As we noted this morning the results from Livongo would likely step away from the pattern we’ve seen from everyone else and provide so much needed relief from the redundancy. Also as expected the company is taking full advantage of the mistaken belief that this crisis and its aftermath will benefit the company and not adversely impact future results. Check out this from the earnings release;
“Livongo is well positioned to provide assistance to some of the most vulnerable populations during the COVID-19 pandemic – people with chronic conditions – and our remote monitoring, digitally powered and real-time personal coaching capabilities, and access to telehealth services are well suited to track vital signs of interest in maintaining the health of our Members,” said Zane Burke, Chief Executive Officer of Livongo. “The COVID-19 pandemic has accelerated the need for new virtual care delivery models like Livongo. We are pleased to announce our relationship with the Government Employees Health Association, Inc. (GEHA), to provide the Livongo for Diabetes, Hypertension, and Diabetes Prevention solutions for federal employees, retirees, and their dependents that receive GEHA medical coverage.”
We just knew this was going to happen and would like to thank the folks at Livongo living up to our expectations. Even better this dose of chutzpah extends to their full year guidance which not only wasn’t cancelled but raised. Again from the release;
“For 2020, the company now expects revenue to grow between 70% and 78% to the range of $290.0 million to $303.0 million, ahead of our previous guidance of approximately $280.0 million to $290.0 million.”
As we turn our attention to the call, and we know we’ll get in trouble for saying this but what the heck we’ve been in trouble before and likely will be in the future too but listening to this call was like listening to a White House COVID briefing. The big difference being that unlike the COVID briefings which include a great deal of hype there is no Dr. Fauci to provide a more realistic assessment of what is and what is not real. Yep we know this paragraph won’t go over well but honestly, we really could care less.
During the prepared remarks the company noted they are changing the way they count clients and heavens to Betsy this change will result in the company having more clients. Frankly this shouldn’t surprise anyone as it fits perfectly into the convoluted way, they calculate revenues. It also shouldn’t surprise anyone that the company made a big deal of events that really aren’t a big deal. A great example of this is the FDA clearing the use of the Livongo meter in a hospital something not unique and also given to Dexcom and Abbott.

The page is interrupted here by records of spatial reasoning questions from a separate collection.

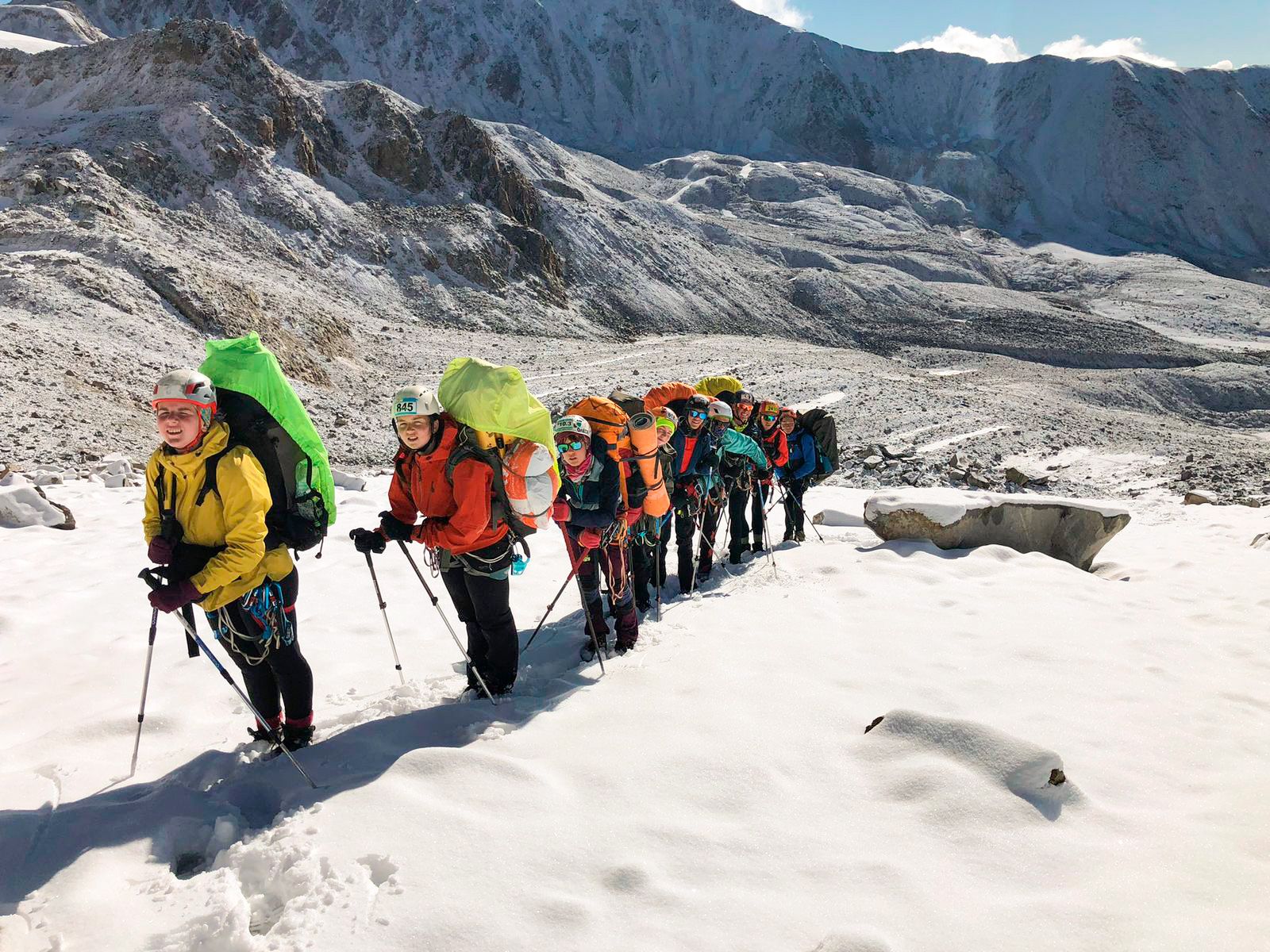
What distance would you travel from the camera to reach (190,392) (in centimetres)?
344

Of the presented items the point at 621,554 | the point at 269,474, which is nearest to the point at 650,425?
the point at 621,554

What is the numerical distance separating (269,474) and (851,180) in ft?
332

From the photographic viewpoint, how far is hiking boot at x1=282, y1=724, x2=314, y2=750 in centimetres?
411

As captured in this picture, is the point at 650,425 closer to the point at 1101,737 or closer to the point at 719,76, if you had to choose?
the point at 1101,737

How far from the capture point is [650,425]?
19.1 ft

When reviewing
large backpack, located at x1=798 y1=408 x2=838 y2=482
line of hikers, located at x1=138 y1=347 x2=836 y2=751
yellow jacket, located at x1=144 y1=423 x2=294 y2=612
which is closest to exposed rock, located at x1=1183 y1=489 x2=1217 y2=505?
large backpack, located at x1=798 y1=408 x2=838 y2=482

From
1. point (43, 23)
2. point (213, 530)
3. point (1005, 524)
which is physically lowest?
point (1005, 524)

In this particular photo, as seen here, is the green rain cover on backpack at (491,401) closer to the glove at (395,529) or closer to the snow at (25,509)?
the glove at (395,529)

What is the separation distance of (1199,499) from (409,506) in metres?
14.2

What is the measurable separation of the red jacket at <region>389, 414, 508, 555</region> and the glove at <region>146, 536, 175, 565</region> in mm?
1252

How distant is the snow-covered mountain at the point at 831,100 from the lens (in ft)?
312

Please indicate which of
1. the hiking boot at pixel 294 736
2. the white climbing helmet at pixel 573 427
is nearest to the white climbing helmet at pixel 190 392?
the hiking boot at pixel 294 736

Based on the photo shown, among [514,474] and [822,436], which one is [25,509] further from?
[822,436]

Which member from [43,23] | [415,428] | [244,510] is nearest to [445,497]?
[415,428]
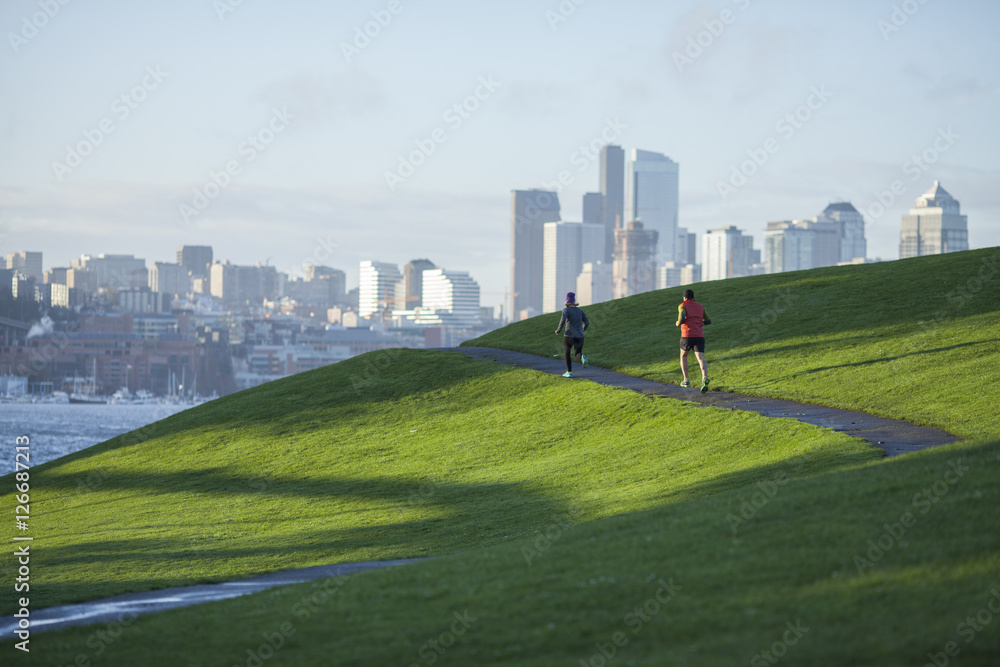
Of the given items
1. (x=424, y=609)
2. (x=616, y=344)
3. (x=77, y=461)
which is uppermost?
(x=616, y=344)

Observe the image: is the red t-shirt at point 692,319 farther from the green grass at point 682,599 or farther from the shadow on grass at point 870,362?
the green grass at point 682,599

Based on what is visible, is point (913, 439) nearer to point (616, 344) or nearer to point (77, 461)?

The area where a conflict seemed to exist was how COVID will impact results going forward. In the prepared remarks the company seemed to imply that results may be hurt by COVID. Yet they went out of their way to mention they have raised full year guidance, mentioning this several times. Yet during the Q&A when asked about this very issue they seemed to straddle the fence stating the increased guidance takes into account conservative assumptions. The reality here is no one really knows how COVID will impact results as there are just too many unknowns. Now for most company’s they would err on the side of caution but not Livongo who demonstrated once again the art of chutzpah. Listen when your stock is on a roll better to go big.

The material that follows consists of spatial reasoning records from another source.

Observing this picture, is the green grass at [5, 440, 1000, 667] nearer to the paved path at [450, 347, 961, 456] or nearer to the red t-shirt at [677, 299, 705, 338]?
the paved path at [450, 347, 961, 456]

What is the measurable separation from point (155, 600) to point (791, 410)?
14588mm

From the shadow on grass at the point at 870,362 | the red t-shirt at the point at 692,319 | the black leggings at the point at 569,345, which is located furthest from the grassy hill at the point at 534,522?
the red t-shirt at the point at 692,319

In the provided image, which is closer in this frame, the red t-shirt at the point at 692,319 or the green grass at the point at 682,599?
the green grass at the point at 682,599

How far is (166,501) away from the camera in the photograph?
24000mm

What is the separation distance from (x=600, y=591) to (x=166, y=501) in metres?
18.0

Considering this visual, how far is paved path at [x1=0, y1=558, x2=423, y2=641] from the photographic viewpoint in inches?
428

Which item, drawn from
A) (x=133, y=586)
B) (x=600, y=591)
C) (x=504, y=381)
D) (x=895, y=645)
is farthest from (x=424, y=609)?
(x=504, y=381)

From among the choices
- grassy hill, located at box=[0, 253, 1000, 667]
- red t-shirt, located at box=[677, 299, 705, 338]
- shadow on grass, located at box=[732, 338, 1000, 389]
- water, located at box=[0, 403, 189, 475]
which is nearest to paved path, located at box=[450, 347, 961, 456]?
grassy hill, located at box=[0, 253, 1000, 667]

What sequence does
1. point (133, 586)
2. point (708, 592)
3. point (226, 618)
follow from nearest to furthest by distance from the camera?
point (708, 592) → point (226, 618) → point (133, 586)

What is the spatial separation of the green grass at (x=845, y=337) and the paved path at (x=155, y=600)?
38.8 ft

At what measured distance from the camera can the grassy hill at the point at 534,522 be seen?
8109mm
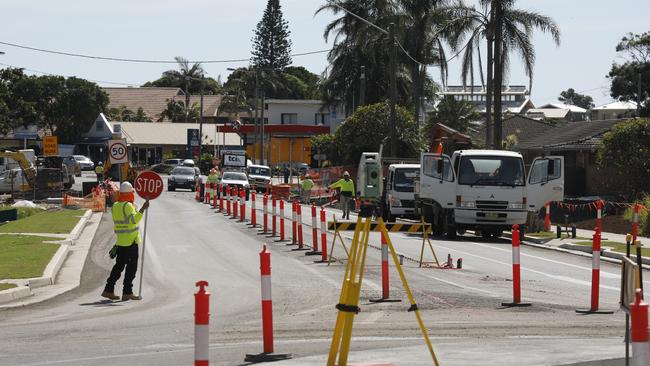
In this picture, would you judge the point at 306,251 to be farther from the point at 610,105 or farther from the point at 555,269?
the point at 610,105

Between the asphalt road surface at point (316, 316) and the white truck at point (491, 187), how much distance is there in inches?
208

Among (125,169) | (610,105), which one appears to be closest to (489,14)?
(125,169)

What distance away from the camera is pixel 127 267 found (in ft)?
56.1

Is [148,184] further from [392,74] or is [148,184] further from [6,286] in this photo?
[392,74]

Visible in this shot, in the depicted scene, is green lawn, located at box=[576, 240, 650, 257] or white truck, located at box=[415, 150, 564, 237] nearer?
green lawn, located at box=[576, 240, 650, 257]

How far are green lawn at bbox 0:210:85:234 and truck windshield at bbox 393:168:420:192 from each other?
11.1m

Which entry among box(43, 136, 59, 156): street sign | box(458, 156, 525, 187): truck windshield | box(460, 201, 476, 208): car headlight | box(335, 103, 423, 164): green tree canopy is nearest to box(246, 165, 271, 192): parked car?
box(335, 103, 423, 164): green tree canopy

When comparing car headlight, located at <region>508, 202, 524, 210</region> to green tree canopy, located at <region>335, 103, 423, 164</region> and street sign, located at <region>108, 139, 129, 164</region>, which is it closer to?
street sign, located at <region>108, 139, 129, 164</region>

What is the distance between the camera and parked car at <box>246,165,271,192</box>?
66656mm

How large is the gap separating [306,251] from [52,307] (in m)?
10.0

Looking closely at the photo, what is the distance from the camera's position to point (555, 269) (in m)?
22.6

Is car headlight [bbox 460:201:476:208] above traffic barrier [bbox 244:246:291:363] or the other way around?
above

The real takeaway here is rather simple, with the stock powering to new heights (currently up almost 5% in after-hours trading) this is setting up as one the greatest shorts of all time or this move upward will force the hand of a potential suitor. As we have said from the beginning Livongo is playing a game of chicken hoping to get acquired before reality sets in and this house of cards collapses.

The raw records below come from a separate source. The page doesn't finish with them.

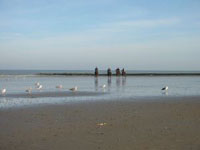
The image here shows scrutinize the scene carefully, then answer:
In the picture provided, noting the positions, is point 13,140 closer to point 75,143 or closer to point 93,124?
point 75,143

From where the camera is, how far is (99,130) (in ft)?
30.4

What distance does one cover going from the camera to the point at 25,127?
9766 mm

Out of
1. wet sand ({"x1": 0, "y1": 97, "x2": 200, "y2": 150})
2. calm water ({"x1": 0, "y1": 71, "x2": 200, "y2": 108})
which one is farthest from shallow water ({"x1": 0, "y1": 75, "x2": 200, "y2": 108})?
wet sand ({"x1": 0, "y1": 97, "x2": 200, "y2": 150})

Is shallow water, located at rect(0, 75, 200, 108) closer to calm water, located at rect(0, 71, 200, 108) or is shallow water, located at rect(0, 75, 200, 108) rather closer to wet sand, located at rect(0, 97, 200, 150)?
calm water, located at rect(0, 71, 200, 108)

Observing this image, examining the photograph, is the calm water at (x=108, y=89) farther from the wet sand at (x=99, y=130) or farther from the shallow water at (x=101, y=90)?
the wet sand at (x=99, y=130)

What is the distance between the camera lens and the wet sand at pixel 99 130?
25.1ft

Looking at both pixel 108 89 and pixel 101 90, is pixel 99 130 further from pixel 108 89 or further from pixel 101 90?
pixel 108 89

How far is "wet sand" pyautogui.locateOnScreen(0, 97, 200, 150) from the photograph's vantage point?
7652 mm

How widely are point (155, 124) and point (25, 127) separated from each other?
4.10 m


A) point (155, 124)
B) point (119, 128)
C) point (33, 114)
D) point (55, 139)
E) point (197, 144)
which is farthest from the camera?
point (33, 114)

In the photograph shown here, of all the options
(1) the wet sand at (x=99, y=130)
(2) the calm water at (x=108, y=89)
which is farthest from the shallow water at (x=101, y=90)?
(1) the wet sand at (x=99, y=130)

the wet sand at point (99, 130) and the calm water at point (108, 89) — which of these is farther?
the calm water at point (108, 89)

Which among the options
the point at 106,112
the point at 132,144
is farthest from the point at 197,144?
the point at 106,112

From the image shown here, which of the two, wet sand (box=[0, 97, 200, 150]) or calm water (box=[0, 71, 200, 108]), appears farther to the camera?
calm water (box=[0, 71, 200, 108])
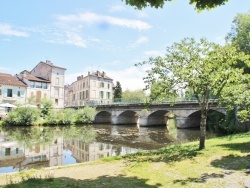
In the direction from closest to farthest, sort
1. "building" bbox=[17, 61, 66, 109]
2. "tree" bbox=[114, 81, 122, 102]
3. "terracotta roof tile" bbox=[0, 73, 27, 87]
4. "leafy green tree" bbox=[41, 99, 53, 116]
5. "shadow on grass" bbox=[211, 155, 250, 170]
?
"shadow on grass" bbox=[211, 155, 250, 170], "leafy green tree" bbox=[41, 99, 53, 116], "terracotta roof tile" bbox=[0, 73, 27, 87], "building" bbox=[17, 61, 66, 109], "tree" bbox=[114, 81, 122, 102]

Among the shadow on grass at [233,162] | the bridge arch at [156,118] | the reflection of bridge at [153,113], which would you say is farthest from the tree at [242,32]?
the shadow on grass at [233,162]

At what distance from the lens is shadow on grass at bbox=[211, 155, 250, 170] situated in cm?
838

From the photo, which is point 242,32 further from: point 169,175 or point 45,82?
point 45,82

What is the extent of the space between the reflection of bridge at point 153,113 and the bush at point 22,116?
1478 cm

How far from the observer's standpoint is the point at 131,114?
5066 cm

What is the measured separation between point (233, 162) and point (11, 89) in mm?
43216

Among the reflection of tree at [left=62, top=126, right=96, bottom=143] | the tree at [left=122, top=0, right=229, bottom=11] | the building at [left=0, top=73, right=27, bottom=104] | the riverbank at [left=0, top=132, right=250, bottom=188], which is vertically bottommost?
the reflection of tree at [left=62, top=126, right=96, bottom=143]

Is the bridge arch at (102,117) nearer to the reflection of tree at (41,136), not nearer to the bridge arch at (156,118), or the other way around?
the bridge arch at (156,118)

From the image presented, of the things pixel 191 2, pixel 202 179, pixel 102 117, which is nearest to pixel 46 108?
pixel 102 117

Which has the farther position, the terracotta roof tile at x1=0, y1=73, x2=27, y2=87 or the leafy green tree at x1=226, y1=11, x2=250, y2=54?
the terracotta roof tile at x1=0, y1=73, x2=27, y2=87

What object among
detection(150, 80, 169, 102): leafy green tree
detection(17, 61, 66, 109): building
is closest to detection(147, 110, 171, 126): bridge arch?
detection(17, 61, 66, 109): building

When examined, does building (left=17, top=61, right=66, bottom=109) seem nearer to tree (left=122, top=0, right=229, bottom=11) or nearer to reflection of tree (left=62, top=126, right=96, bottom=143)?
reflection of tree (left=62, top=126, right=96, bottom=143)

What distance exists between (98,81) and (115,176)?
5978 cm

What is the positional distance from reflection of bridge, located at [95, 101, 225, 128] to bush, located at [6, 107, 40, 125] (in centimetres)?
1478
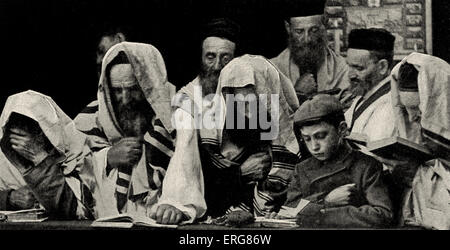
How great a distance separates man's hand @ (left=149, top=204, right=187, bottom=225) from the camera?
669 cm

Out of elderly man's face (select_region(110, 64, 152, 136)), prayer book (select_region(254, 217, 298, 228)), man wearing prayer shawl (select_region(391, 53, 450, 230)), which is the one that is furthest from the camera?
elderly man's face (select_region(110, 64, 152, 136))

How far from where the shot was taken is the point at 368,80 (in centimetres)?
665

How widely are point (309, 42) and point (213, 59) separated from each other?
2.85ft

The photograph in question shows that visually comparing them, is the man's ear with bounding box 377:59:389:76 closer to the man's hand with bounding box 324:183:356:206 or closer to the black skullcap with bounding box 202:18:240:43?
the man's hand with bounding box 324:183:356:206

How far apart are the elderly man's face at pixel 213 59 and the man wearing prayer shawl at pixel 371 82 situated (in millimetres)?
1074

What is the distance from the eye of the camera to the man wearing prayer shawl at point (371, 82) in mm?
6594

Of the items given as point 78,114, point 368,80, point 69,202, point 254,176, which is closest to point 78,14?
point 78,114

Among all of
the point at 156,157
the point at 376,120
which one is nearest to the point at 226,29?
the point at 156,157

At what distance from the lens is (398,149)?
6562 mm

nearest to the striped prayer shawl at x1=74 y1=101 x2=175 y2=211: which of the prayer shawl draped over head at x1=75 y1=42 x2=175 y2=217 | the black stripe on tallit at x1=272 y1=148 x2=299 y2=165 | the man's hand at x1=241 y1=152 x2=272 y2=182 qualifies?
the prayer shawl draped over head at x1=75 y1=42 x2=175 y2=217

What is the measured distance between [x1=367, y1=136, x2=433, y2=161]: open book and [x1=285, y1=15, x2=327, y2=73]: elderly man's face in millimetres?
876

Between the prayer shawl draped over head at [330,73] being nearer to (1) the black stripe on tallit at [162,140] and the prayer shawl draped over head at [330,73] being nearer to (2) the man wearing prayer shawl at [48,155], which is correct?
(1) the black stripe on tallit at [162,140]

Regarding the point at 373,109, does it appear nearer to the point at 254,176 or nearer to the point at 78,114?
the point at 254,176

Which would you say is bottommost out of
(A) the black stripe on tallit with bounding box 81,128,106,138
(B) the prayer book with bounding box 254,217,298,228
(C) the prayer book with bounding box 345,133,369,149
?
(B) the prayer book with bounding box 254,217,298,228
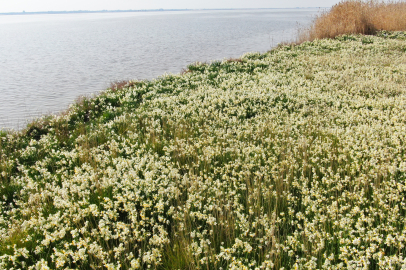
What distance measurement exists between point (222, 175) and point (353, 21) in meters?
26.4

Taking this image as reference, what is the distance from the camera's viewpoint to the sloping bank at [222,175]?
4402mm

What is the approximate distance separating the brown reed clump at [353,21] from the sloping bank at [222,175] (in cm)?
1060

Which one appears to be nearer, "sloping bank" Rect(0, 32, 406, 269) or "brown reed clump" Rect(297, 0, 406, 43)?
"sloping bank" Rect(0, 32, 406, 269)

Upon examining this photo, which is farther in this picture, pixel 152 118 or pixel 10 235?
pixel 152 118

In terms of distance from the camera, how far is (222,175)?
6695 mm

We agree that telemedicine and remote monitoring are here to stay. Where we disagree is the long-term viability of their way cool whiz bang platform no matter how many chronic diseases programs they have. The company has gone way out on a limb with the increased full year guidance which we believe was done to throw more gas on an already hot fire. However given the number of variables with when and how we come out of this crisis we believe a more cautious approach would have been more prudent.
The fact is the Livongo team has some major cahonas for the stance they are taking. If their assumptions are correct, they will look like hero’s. However if not those cahonas will shrink like violets. They have everything going their way right now and quite frankly they didn’t need to make such a risky move. Why take the risk when the upside is likely to be short lived and the downside is killer?
Maybe this fits into their belief that it won’t matter as a greater fool will come along before time comes to deliver. For the sake of Livongo stakeholders we hope we are wrong but if we’re right, they won’t have the cover management does as they will have bailed before the shit hits the fan.